“A relação laboral tutelada faz do governo o avalista da relação contratual (...)”.
O universo da justiça laboral é repleto de contrariedades, com situações pontuais que espelham a insegurança na sua estrutura administrativa e jurídica. Isso ocorre quando o direito do trabalhador é vilipendiado em situações de praticas nocivas ao trabalho, porque este judiciário não detém o poder de processar criminalmente o empregador que comete delito trabalhista. Esta situação, apesar de não parecer essencial para as relações de trabalho, (e por essa razão não avançou), no sentido de garantir a competência ao juiz trabalhista, requer no espírito da nova competência (EC 45/2004) seja revista. O fato é que data venia, há muito este instituto, deveria ser também atribuição do julgador a quo, porque em permanente contato com as partes, depara-se com situações explicitas de crime contra o trabalho, a exemplo a apropriação indébita do empregador da parcela previdenciária (INSS) que é descontada no contra-cheque do trabalhador, sendo este item reivindicado pelo reclamante. Para os defensores do formalismo processual, reservamos o abrigo legal contido na Carta Magna no seu art. 5º, inciso LIV: "ninguém será privado da liberdade ou de seus bens sem o devido processo legal", sendo o caminho da apuração do fato, a partir dos documentos existentes na ação trabalhista para promoção do “due process of law”, (devido processo legal).
A Emenda Constitucional nº 45/2004, não trouxe para a jurisdição trabalhista este avanço, muito embora seja latente a necessidade de especialização do Judiciário para o trato de tal relevante matéria, até porque, não se pode permitir que o empregador relapso saia ileso de uma audiência, quando é detectado o ilícito, estando ali, o conjunto de provas, (testemunhal e material), a respaldar o juízo no caso de uma decisão. Em que pese o legislador não ter avançado neste sentido, ainda que posterior deve clamar pela inclusão da competência criminal na JT, mesmo que este se obrigue ao encaminhamento da execução da sentença criminal ao juízo mais afeto. O juiz do Trabalho está investido de jurisdição no local dos fatos, sob ditame do artigo 307 do CPP, pode enquanto o juiz comunicar aos órgãos competentes a ocorrência de delito nos autos do processo (artigo 40 do CPP), pode dar voz de prisão, inclusive à testemunha que comete delito de falso testemunho ou em caso de desacato à sua autoridade. Como destaca Guilherme Guimarães Feliciano: “Os juízos do Trabalho exercitam, todavia, funções penais periféricas de ordem correcional e administrativa, que podem ser condensadas em três paradigmas, a saber, os institutos penais afins, o dever de noticiar (notícia-crime judicial compulsória – artigo 40 do CPP) e a prisão em flagrante”.
++++++++++++++++++++
◆ **Instrução 1**: Converta em uma tabela Markdown as linhas dos registros que vão da linha com "From the given set" até o fim dos registros, inclusive. Use as colunas "Nº" e "Linha do registro" e omita as linhas em branco.
++++++++++++++++++++
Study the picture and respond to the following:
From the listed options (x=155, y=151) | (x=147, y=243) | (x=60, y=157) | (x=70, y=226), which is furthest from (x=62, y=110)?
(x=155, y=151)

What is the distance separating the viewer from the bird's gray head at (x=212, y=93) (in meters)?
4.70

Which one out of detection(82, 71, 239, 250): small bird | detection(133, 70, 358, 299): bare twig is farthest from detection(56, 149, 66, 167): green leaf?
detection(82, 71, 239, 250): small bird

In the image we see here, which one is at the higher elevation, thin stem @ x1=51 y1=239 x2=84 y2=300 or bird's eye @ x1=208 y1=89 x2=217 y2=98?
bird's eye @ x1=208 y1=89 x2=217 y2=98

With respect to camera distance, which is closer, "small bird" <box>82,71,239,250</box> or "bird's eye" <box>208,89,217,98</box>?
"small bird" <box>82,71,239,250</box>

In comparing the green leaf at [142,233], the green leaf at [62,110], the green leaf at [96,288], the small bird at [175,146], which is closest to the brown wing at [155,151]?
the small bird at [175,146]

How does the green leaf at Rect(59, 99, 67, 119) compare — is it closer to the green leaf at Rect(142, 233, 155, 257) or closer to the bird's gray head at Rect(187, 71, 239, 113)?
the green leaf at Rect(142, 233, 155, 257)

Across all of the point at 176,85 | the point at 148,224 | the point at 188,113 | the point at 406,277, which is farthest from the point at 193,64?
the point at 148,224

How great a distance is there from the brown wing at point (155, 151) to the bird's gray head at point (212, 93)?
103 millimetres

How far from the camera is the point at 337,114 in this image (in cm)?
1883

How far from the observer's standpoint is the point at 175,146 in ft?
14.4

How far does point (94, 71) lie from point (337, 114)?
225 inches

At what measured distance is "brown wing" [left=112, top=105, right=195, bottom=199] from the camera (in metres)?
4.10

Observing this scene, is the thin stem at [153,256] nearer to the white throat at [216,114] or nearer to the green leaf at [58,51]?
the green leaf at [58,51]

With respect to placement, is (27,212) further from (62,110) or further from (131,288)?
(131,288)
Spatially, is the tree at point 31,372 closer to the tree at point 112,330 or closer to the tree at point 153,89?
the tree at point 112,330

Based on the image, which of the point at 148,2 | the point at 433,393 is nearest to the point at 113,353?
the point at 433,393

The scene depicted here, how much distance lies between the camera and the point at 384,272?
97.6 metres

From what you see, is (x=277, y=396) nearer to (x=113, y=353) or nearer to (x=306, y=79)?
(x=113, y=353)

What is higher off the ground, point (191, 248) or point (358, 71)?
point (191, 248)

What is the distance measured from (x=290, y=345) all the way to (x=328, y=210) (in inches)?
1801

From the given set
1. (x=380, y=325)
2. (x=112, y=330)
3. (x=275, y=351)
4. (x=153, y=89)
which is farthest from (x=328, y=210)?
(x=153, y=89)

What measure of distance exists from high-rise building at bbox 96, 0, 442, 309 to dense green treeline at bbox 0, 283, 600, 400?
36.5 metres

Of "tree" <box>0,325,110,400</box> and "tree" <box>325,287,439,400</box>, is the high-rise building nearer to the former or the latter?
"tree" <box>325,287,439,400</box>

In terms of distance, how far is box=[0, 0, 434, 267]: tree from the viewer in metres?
++++++++++++++++++++
◆ **Instrução 2**: Segundo o texto sobre a competência criminal da Justiça do Trabalho, qual emenda constitucional não levou esse avanço à jurisdição trabalhista?

◆ **Resposta correta 1**:
| Nº | Linha do registro |
|---|---|
| 1 | From the given set |
| 2 | 1. (x=380, y=325) |
| 3 | 2. (x=112, y=330) |
| 4 | 3. (x=275, y=351) |
| 5 | 4. (x=153, y=89) |
| 6 | which is farthest from (x=328, y=210)? |
| 7 | (x=153, y=89) |
| 8 | What measure of distance exists from high-rise building at bbox 96, 0, 442, 309 to dense green treeline at bbox 0, 283, 600, 400? |
| 9 | 36.5 metres |
| 10 | Of "tree" <box>0,325,110,400</box> and "tree" <box>325,287,439,400</box>, is the high-rise building nearer to the former or the latter? |
| 11 | "tree" <box>325,287,439,400</box> |
| 12 | In terms of distance, how far is box=[0, 0, 434, 267]: tree from the viewer in metres? |

◆ **Resposta correta 2**: A Emenda Constitucional nº 45/2004.